REQUIRED ACTION A: In the court opinion on New York's express ordinances, shorten the paragraph that begins "The ordinances of the City of New York requiring expressmen" while keeping its main facts.
REQUIRED ACTION B: According to the court opinion on New York's express ordinances, what is the license fee for each express wagon?
REQUIRED ACTION C: Write the next part of the court opinion on New York's express ordinances, picking up after its last sentence.

EXCERPT PROVIDED START

The ordinances of the City of New York requiring expressmen to be licensed and providing that only citizens of the United States or those who have declared their intention to become such can be licensed, as applied to interstate commerce, impose a direct burden thereon, and, as so applied, are unconstitutional under the commerce clause of the Constitution of the United States.

Where a municipal ordinance is unconstitutional as applied to interstate commerce, the person or corporation whose business is impeded by the enforcement of such ordinance is entitled to an injunction restraining the municipal authorities from enforcing it in respect to its interstate business.

189 F. 28 reversed.

The facts, which involve the constitutionality under the commerce clause of the federal Constitution of certain ordinances of the City of New York as applied to the interstate business of express companies, are stated in the opinion.

Page 232 U. S. 23

MR. JUSTICE Hughes delivered the opinion of the Court.

This suit was brought to restrain the enforcement against the Adams Express Company of a group of ordinances of the Board of Aldermen of the City of New York upon the ground that, as applied to that company, these ordinances constitute an unconstitutional interference with interstate commerce and deny to it the equal protection of the laws. The ordinances are contained in

Page 232 U. S. 24

Chapter 7 of the Code of Ordinances adopted in the year 1906, as amended (Cosby's ed.1911), and the material sections, together with portions of the context, are set forth in the margin. *

The chapter relates to specified businesses in which no one is permitted to engage except under an annual license granted by the mayor and revocable by him. Among these is the business of "expressmen" (§§ 305, 306).

Page 232 U. S. 25

It is provided that no person is to be licensed "except a citizen of the United States, or one who has regularly declared intention to become a citizen" (§ 307). The license fee is "for each express wagon," five dollars, and "for each driver of any licensed vehicle," fifty cents,

Page 232 U. S. 26

with provision for renewal at one-half these rates (§ 308). Every person driving a licensed "express" is to be "licensed as such driver, and every application for such license shall be indorsed, in writing, by two reputable

Page 232 U. S. 27

residents of the City of New York, testifying to the competence of the applicant" (§ 315). Every vehicle "kept or used for the conveyance of baggage, packages, parcels, and other articles within or through the City of New

Page 232 U. S. 28

York for pay" is to be deemed a public express (§ 330). It is to bear a designation according with its official number (§ 331). Its owner is to give a bond to the state for

"every vehicle licensed in a penal sum of $100, with sufficient surety, approved by the Mayor or chief of the Bureau of Licenses, conditioned for the safe and prompt delivery"

of all articles (§ 332). Provision is also made for the regular inspection of "all licensed vehicles and places of business" (§ 374), the report of any change of residence to the Bureau of Licenses (id.,) the exhibition of licenses upon demand (§ 375), and the display of the prescribed letters and numbers (§ 376). Penalties are provided for the violation of these requirements, and any person carrying on any business regulated by the ordinance, without license, is guilty of a misdemeanor (§§ 307, 315, 379).

EXCERPT PROVIDED END
THE DATA START

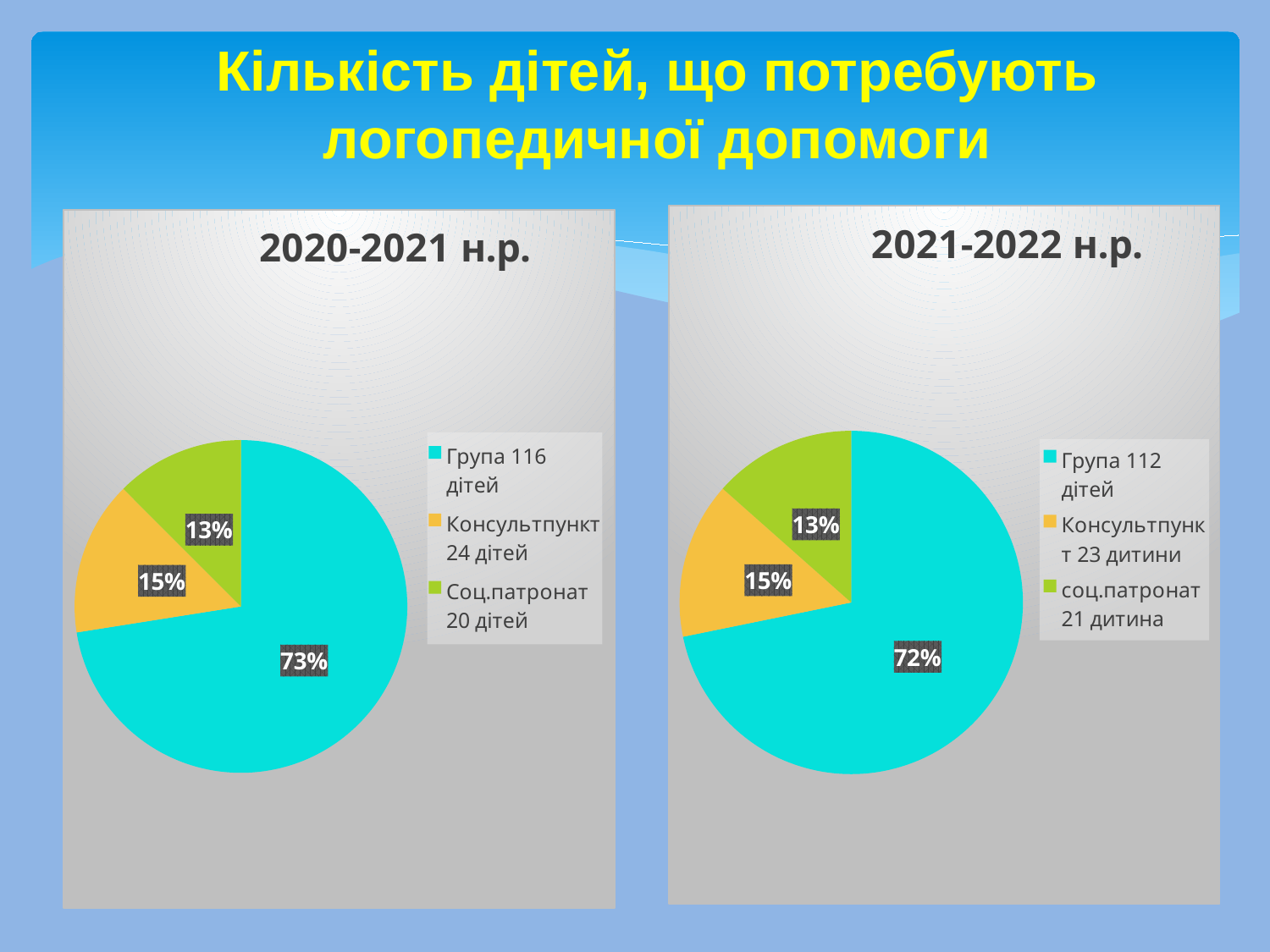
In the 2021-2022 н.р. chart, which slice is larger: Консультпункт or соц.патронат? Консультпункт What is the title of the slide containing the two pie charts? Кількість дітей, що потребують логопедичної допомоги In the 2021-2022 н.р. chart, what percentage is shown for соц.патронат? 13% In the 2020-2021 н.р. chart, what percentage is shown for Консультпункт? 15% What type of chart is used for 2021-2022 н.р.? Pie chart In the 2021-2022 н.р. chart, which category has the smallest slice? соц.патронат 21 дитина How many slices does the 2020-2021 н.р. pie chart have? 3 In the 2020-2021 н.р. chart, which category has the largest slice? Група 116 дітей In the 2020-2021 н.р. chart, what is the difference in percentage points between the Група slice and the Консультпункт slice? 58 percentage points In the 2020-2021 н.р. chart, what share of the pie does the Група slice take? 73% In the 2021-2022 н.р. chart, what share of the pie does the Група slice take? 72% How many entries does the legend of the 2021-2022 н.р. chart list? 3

THE DATA END

WRITTEN RESPONSE A: New York City's ordinances require expressmen to be licensed and allow licenses only for U.S. citizens or those who have declared their intent to become citizens. When applied to interstate commerce, they place a direct burden on it, so in that use they violate the commerce clause of the U.S. Constitution.

WRITTEN RESPONSE B: Five dollars.

WRITTEN RESPONSE C:
The Adams Express Company, an unincorporated association organized under the laws of New York, has been engaged in interstate commerce as a common carrier of packages since the year 1854. It transacts its business in many states, and in the City of New York it handles daily about 50,000 interstate shipments, employing 341 wagons and 68 automobiles. About one half of these wagons are stabled in Jersey City. Its shipments from New York City to the south and west are hauled to Jersey City and there loaded on express cars of the Pennsylvania Railroad; those destined to points east are taken to the terminal in New York City of the New York, New Haven & Hartford Railroad, and there is also traffic for points on the New York, Ontario & Western Railroad, and tributary thereto, which is carried to the terminal of that road at Weehawken, New Jersey. Shipments received from out of the state for delivery in New York City are taken by the company's vehicles to the consignees either directly from these railroad terminals or through intermediate distributing offices. The company also

Page 232 U. S. 29

does a local business in the City of New York, and, in addition, receives packages for transportation between that city and such points within the State of New York as are on the line of the New York, New Haven & Hartford Railroad. The interstate business, however, in the number of packages, comprises 98 percent of the total business transacted in New York City, and, it being impracticable to effect a separation, the local and the other intrastate shipments are handled in the same vehicles, and by the same men, that are employed in connection with the interstate transportation. It was not until recently that the city sought to compel the company, in the transaction of this business, to comply with its license ordinances, although there have been ordinances requiring licenses for both express wagons and their drivers for over fifty years (Kent's ed. [1856]; Valentine's ed. [1859] pp. 374, 375; Shepard & Shafer's ed. [1881] §§ 380-386; Laird's ed. [1894] §§ 380-386; Percy & Collins' ed. §§ 497-504). The provisions here involved (except § 315) received their present form in 1899. (Ord. app. May 22, 1899, ante, p. 232 U. S. 25 note.) It is conceded that the company has never been compelled to obtain a license for the conduct of its interstate express business, and that its wagons and drivers employed therein have never been licensed, except "that for several years last past about forty licenses for wagons and drivers have been taken out." The evidence shows that, in 1908, an arrangement was made, by way of compromise, that the forty licenses should be issued (twenty having been taken out the year before). The company agreed to this number, without prejudice, asserting that it was larger in proportion to the total number of wagons than the local business warranted, and also that the latter was merely incidental to the interstate business, and hence not subject to the license requirements. In the fall of 1910, however at a time when the business of the company was interrupted

Page 232 U. S. 30

by a strike of its drivers, and it was endeavoring to replace those who had stopped work, the city, through its officers, undertook to enforce the ordinances with respect to all the wagons and drivers of the company, threatening to arrest unlicensed drivers of unlicensed wagons notwithstanding they might be engaged in interstate transportation, and to remove, if necessary, unlicensed wagons from the streets. This was the occasion of the present suit.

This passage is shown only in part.